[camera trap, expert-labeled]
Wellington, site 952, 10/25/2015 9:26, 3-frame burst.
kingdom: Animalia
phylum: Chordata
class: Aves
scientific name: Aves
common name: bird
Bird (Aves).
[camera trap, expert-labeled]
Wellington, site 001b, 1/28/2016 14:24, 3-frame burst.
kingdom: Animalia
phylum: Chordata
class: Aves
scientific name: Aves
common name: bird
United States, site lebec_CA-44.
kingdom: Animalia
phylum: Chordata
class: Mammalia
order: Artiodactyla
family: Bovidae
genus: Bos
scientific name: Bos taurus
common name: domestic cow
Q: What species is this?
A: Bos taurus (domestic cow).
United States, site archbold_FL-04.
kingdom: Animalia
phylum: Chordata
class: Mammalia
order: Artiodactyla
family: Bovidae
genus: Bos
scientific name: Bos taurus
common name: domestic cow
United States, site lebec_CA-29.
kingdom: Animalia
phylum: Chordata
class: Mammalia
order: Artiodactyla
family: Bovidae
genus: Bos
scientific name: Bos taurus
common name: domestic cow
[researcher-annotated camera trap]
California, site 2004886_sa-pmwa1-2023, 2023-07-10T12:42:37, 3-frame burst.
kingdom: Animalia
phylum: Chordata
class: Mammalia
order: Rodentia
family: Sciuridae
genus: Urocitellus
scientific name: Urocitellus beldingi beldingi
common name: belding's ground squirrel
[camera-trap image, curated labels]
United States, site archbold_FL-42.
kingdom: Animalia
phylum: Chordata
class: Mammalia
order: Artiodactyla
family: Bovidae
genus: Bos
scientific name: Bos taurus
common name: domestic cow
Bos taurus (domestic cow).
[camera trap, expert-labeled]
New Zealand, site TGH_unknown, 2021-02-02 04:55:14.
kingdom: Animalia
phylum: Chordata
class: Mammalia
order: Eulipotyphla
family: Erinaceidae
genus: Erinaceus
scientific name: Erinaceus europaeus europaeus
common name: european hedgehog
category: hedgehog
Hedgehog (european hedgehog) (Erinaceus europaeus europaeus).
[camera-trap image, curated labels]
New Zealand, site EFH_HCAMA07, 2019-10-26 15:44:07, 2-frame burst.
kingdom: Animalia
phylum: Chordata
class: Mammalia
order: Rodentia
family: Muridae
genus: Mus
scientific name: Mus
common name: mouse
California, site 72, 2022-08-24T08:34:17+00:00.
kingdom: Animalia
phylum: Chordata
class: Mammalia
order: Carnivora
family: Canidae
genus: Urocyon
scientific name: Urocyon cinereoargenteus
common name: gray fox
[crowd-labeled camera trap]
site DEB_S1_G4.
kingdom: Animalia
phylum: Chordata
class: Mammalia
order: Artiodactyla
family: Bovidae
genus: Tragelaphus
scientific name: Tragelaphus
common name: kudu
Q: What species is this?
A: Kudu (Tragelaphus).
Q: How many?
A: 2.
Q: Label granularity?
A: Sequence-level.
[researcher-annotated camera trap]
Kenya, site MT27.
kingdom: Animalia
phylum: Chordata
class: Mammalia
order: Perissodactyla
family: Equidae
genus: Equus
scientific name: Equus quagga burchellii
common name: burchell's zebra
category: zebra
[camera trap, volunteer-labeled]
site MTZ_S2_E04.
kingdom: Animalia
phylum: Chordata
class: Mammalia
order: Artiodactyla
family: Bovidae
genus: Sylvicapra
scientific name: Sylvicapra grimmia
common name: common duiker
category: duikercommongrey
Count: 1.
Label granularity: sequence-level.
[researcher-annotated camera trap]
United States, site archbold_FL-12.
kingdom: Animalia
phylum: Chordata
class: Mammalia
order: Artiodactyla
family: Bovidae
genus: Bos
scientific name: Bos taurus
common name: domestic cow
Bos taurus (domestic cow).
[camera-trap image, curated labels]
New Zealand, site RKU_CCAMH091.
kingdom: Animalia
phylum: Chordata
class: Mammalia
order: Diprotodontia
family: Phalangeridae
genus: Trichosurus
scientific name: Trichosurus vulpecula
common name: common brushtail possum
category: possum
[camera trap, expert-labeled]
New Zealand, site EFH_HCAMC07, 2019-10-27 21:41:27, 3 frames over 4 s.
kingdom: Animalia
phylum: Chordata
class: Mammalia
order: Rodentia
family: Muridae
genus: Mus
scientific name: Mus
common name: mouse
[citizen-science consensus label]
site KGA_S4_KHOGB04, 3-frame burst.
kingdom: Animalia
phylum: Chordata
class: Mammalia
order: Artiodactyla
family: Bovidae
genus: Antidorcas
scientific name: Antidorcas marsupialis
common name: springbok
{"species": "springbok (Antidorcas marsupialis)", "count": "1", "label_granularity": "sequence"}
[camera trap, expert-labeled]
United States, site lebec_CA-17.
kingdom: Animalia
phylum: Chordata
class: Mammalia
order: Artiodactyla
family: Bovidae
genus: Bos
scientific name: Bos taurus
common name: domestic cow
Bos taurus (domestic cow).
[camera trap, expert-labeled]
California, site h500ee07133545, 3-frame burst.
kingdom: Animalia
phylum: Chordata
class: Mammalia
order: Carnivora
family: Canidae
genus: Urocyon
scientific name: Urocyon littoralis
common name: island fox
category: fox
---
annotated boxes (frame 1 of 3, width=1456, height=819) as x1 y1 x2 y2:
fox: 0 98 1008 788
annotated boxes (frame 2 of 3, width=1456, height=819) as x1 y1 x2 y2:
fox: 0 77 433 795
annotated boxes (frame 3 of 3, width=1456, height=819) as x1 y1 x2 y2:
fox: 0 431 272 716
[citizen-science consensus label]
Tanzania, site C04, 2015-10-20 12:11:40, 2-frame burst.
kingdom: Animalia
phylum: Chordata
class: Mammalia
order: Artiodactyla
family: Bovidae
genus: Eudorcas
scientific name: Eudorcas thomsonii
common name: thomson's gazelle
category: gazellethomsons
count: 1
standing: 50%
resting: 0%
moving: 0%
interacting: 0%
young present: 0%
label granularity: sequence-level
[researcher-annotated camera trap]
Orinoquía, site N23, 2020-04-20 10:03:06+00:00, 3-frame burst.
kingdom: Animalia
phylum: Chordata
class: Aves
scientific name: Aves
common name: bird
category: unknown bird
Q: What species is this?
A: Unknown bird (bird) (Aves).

+-------+

**Task description**.
Copy down the material exactly as written.

**Written solution**.
[camera trap, expert-labeled]
Wellington, site 952, 10/25/2015 9:26, 3-frame burst.
kingdom: Animalia
phylum: Chordata
class: Aves
scientific name: Aves
common name: bird
Bird (Aves).
[camera trap, expert-labeled]
Wellington, site 001b, 1/28/2016 14:24, 3-frame burst.
kingdom: Animalia
phylum: Chordata
class: Aves
scientific name: Aves
common name: bird
United States, site lebec_CA-44.
kingdom: Animalia
phylum: Chordata
class: Mammalia
order: Artiodactyla
family: Bovidae
genus: Bos
scientific name: Bos taurus
common name: domestic cow
Q: What species is this?
A: Bos taurus (domestic cow).
United States, site archbold_FL-04.
kingdom: Animalia
phylum: Chordata
class: Mammalia
order: Artiodactyla
family: Bovidae
genus: Bos
scientific name: Bos taurus
common name: domestic cow
United States, site lebec_CA-29.
kingdom: Animalia
phylum: Chordata
class: Mammalia
order: Artiodactyla
family: Bovidae
genus: Bos
scientific name: Bos taurus
common name: domestic cow
[researcher-annotated camera trap]
California, site 2004886_sa-pmwa1-2023, 2023-07-10T12:42:37, 3-frame burst.
kingdom: Animalia
phylum: Chordata
class: Mammalia
order: Rodentia
family: Sciuridae
genus: Urocitellus
scientific name: Urocitellus beldingi beldingi
common name: belding's ground squirrel
[camera-trap image, curated labels]
United States, site archbold_FL-42.
kingdom: Animalia
phylum: Chordata
class: Mammalia
order: Artiodactyla
family: Bovidae
genus: Bos
scientific name: Bos taurus
common name: domestic cow
Bos taurus (domestic cow).
[camera trap, expert-labeled]
New Zealand, site TGH_unknown, 2021-02-02 04:55:14.
kingdom: Animalia
phylum: Chordata
class: Mammalia
order: Eulipotyphla
family: Erinaceidae
genus: Erinaceus
scientific name: Erinaceus europaeus europaeus
common name: european hedgehog
category: hedgehog
Hedgehog (european hedgehog) (Erinaceus europaeus europaeus).
[camera-trap image, curated labels]
New Zealand, site EFH_HCAMA07, 2019-10-26 15:44:07, 2-frame burst.
kingdom: Animalia
phylum: Chordata
class: Mammalia
order: Rodentia
family: Muridae
genus: Mus
scientific name: Mus
common name: mouse
California, site 72, 2022-08-24T08:34:17+00:00.
kingdom: Animalia
phylum: Chordata
class: Mammalia
order: Carnivora
family: Canidae
genus: Urocyon
scientific name: Urocyon cinereoargenteus
common name: gray fox
[crowd-labeled camera trap]
site DEB_S1_G4.
kingdom: Animalia
phylum: Chordata
class: Mammalia
order: Artiodactyla
family: Bovidae
genus: Tragelaphus
scientific name: Tragelaphus
common name: kudu
Q: What species is this?
A: Kudu (Tragelaphus).
Q: How many?
A: 2.
Q: Label granularity?
A: Sequence-level.
[researcher-annotated camera trap]
Kenya, site MT27.
kingdom: Animalia
phylum: Chordata
class: Mammalia
order: Perissodactyla
family: Equidae
genus: Equus
scientific name: Equus quagga burchellii
common name: burchell's zebra
category: zebra
[camera trap, volunteer-labeled]
site MTZ_S2_E04.
kingdom: Animalia
phylum: Chordata
class: Mammalia
order: Artiodactyla
family: Bovidae
genus: Sylvicapra
scientific name: Sylvicapra grimmia
common name: common duiker
category: duikercommongrey
Count: 1.
Label granularity: sequence-level.
[researcher-annotated camera trap]
United States, site archbold_FL-12.
kingdom: Animalia
phylum: Chordata
class: Mammalia
order: Artiodactyla
family: Bovidae
genus: Bos
scientific name: Bos taurus
common name: domestic cow
Bos taurus (domestic cow).
[camera-trap image, curated labels]
New Zealand, site RKU_CCAMH091.
kingdom: Animalia
phylum: Chordata
class: Mammalia
order: Diprotodontia
family: Phalangeridae
genus: Trichosurus
scientific name: Trichosurus vulpecula
common name: common brushtail possum
category: possum
[camera trap, expert-labeled]
New Zealand, site EFH_HCAMC07, 2019-10-27 21:41:27, 3 frames over 4 s.
kingdom: Animalia
phylum: Chordata
class: Mammalia
order: Rodentia
family: Muridae
genus: Mus
scientific name: Mus
common name: mouse
[citizen-science consensus label]
site KGA_S4_KHOGB04, 3-frame burst.
kingdom: Animalia
phylum: Chordata
class: Mammalia
order: Artiodactyla
family: Bovidae
genus: Antidorcas
scientific name: Antidorcas marsupialis
common name: springbok
{"species": "springbok (Antidorcas marsupialis)", "count": "1", "label_granularity": "sequence"}
[camera trap, expert-labeled]
United States, site lebec_CA-17.
kingdom: Animalia
phylum: Chordata
class: Mammalia
order: Artiodactyla
family: Bovidae
genus: Bos
scientific name: Bos taurus
common name: domestic cow
Bos taurus (domestic cow).
[camera trap, expert-labeled]
California, site h500ee07133545, 3-frame burst.
kingdom: Animalia
phylum: Chordata
class: Mammalia
order: Carnivora
family: Canidae
genus: Urocyon
scientific name: Urocyon littoralis
common name: island fox
category: fox
---
annotated boxes (frame 1 of 3, width=1456, height=819) as x1 y1 x2 y2:
fox: 0 98 1008 788
annotated boxes (frame 2 of 3, width=1456, height=819) as x1 y1 x2 y2:
fox: 0 77 433 795
annotated boxes (frame 3 of 3, width=1456, height=819) as x1 y1 x2 y2:
fox: 0 431 272 716
[citizen-science consensus label]
Tanzania, site C04, 2015-10-20 12:11:40, 2-frame burst.
kingdom: Animalia
phylum: Chordata
class: Mammalia
order: Artiodactyla
family: Bovidae
genus: Eudorcas
scientific name: Eudorcas thomsonii
common name: thomson's gazelle
category: gazellethomsons
count: 1
standing: 50%
resting: 0%
moving: 0%
interacting: 0%
young present: 0%
label granularity: sequence-level
[researcher-annotated camera trap]
Orinoquía, site N23, 2020-04-20 10:03:06+00:00, 3-frame burst.
kingdom: Animalia
phylum: Chordata
class: Aves
scientific name: Aves
common name: bird
category: unknown bird
Q: What species is this?
A: Unknown bird (bird) (Aves).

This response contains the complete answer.